= Records for the exercise =
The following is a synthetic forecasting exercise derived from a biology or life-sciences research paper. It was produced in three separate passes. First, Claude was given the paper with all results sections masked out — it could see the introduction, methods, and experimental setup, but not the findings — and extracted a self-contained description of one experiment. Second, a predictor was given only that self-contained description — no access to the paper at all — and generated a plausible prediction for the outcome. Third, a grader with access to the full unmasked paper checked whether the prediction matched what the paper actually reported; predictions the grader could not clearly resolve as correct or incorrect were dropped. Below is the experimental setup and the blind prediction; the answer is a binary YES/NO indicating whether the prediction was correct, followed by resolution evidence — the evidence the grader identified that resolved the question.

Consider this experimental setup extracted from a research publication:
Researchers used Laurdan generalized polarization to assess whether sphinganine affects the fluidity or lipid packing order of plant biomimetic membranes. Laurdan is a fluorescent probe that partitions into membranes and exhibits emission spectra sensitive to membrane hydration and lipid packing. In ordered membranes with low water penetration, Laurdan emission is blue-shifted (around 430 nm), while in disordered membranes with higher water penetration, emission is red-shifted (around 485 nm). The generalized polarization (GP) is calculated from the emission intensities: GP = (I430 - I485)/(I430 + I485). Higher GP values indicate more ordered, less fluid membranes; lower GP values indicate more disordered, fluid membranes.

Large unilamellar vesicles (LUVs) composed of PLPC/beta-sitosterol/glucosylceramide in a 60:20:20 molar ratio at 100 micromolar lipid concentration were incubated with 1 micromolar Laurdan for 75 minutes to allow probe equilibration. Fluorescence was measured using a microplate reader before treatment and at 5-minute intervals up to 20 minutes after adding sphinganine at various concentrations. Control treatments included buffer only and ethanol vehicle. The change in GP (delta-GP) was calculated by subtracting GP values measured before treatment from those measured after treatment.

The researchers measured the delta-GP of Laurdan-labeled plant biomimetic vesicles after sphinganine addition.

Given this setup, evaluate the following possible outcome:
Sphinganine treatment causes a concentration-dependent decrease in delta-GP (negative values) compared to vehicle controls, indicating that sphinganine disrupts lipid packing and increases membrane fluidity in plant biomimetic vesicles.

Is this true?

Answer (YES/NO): NO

= Try it =
Go through the listing above and reproduce all of it exactly.

= Response to the exercise =
The following is a synthetic forecasting exercise derived from a biology or life-sciences research paper. It was produced in three separate passes. First, Claude was given the paper with all results sections masked out — it could see the introduction, methods, and experimental setup, but not the findings — and extracted a self-contained description of one experiment. Second, a predictor was given only that self-contained description — no access to the paper at all — and generated a plausible prediction for the outcome. Third, a grader with access to the full unmasked paper checked whether the prediction matched what the paper actually reported; predictions the grader could not clearly resolve as correct or incorrect were dropped. Below is the experimental setup and the blind prediction; the answer is a binary YES/NO indicating whether the prediction was correct, followed by resolution evidence — the evidence the grader identified that resolved the question.

Consider this experimental setup extracted from a research publication:
Researchers used Laurdan generalized polarization to assess whether sphinganine affects the fluidity or lipid packing order of plant biomimetic membranes. Laurdan is a fluorescent probe that partitions into membranes and exhibits emission spectra sensitive to membrane hydration and lipid packing. In ordered membranes with low water penetration, Laurdan emission is blue-shifted (around 430 nm), while in disordered membranes with higher water penetration, emission is red-shifted (around 485 nm). The generalized polarization (GP) is calculated from the emission intensities: GP = (I430 - I485)/(I430 + I485). Higher GP values indicate more ordered, less fluid membranes; lower GP values indicate more disordered, fluid membranes.

Large unilamellar vesicles (LUVs) composed of PLPC/beta-sitosterol/glucosylceramide in a 60:20:20 molar ratio at 100 micromolar lipid concentration were incubated with 1 micromolar Laurdan for 75 minutes to allow probe equilibration. Fluorescence was measured using a microplate reader before treatment and at 5-minute intervals up to 20 minutes after adding sphinganine at various concentrations. Control treatments included buffer only and ethanol vehicle. The change in GP (delta-GP) was calculated by subtracting GP values measured before treatment from those measured after treatment.

The researchers measured the delta-GP of Laurdan-labeled plant biomimetic vesicles after sphinganine addition.

Given this setup, evaluate the following possible outcome:
Sphinganine treatment causes a concentration-dependent decrease in delta-GP (negative values) compared to vehicle controls, indicating that sphinganine disrupts lipid packing and increases membrane fluidity in plant biomimetic vesicles.

Is this true?

Answer (YES/NO): NO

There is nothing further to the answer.